Description
While working on #13365 , I'm thinking about the use case where people can control llama-server
completely via web UI, this including load/unload models and turning off the server.
The reason why I think about this idea is because I recently found myself going back to LM Studio quite often 😂 . llama.cpp server is good, but having to go back and forth between web <> CLI is not always a pleasant experience.
Basically I'm thinking about 3 low-hanging fruits that could improve the situation:
Idea 1: allow loading / unloading model via API: in server.cpp
, we can add a kinda "super" main()
function that wraps around the current main()
. The new main will spawn an "interim" HTTP server that expose the API to load a model. Ofc this functionality will be restricted to local deployment to avoid any security issues.
Idea 2: add a -d, --detach
flag to make the CLI go "headless", so user can close the terminal and server can keep running on background. It should be trivial to do on Mac and Linux, but may requires some efforts on Windows. We can add an API to terminate the server process.

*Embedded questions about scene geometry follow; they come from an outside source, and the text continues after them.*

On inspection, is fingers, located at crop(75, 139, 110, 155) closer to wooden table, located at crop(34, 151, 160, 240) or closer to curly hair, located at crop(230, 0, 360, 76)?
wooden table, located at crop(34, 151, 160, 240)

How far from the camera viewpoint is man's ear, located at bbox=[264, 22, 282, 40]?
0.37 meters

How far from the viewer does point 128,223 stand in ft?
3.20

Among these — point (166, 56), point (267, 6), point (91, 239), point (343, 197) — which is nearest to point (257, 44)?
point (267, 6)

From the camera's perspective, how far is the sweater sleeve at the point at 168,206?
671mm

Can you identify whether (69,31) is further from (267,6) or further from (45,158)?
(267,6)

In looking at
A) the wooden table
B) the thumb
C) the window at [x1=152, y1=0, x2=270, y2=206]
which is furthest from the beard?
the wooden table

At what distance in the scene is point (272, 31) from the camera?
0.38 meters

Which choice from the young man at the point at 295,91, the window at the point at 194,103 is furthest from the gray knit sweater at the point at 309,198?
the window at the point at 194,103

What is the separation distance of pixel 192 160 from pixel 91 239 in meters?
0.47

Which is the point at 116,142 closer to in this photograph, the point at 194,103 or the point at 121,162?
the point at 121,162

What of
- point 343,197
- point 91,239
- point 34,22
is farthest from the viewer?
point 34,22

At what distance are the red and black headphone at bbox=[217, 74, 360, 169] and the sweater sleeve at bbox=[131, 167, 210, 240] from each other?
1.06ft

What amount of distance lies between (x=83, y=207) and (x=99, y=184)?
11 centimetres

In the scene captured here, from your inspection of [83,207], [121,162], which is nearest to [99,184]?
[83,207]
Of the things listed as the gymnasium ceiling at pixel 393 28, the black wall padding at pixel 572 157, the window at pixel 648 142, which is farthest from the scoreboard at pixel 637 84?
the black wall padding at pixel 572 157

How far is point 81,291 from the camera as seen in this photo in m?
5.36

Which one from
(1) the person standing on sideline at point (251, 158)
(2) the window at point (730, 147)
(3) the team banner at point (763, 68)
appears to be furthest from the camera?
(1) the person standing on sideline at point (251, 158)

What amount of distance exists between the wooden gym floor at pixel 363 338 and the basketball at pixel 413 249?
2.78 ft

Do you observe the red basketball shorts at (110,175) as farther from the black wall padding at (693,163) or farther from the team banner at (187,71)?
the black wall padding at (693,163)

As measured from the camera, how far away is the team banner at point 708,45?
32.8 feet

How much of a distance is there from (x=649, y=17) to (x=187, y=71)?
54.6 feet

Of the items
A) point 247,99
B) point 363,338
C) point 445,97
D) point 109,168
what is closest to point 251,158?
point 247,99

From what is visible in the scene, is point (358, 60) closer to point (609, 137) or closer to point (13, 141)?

Idea 3: we can make a desktop shortcut that opens the web browser to llama.cpp localhost
page. Basically this will make llama.cpp to become an "app" on the desktop, without spending too much efforts on our side. This is nice-to-have, but just noting here to see if anyone else have a better idea.
WDYT @ggerganov @slaren ?
Also tagging @cebtenzzre if you have any suggestions for the -d, --detach
mode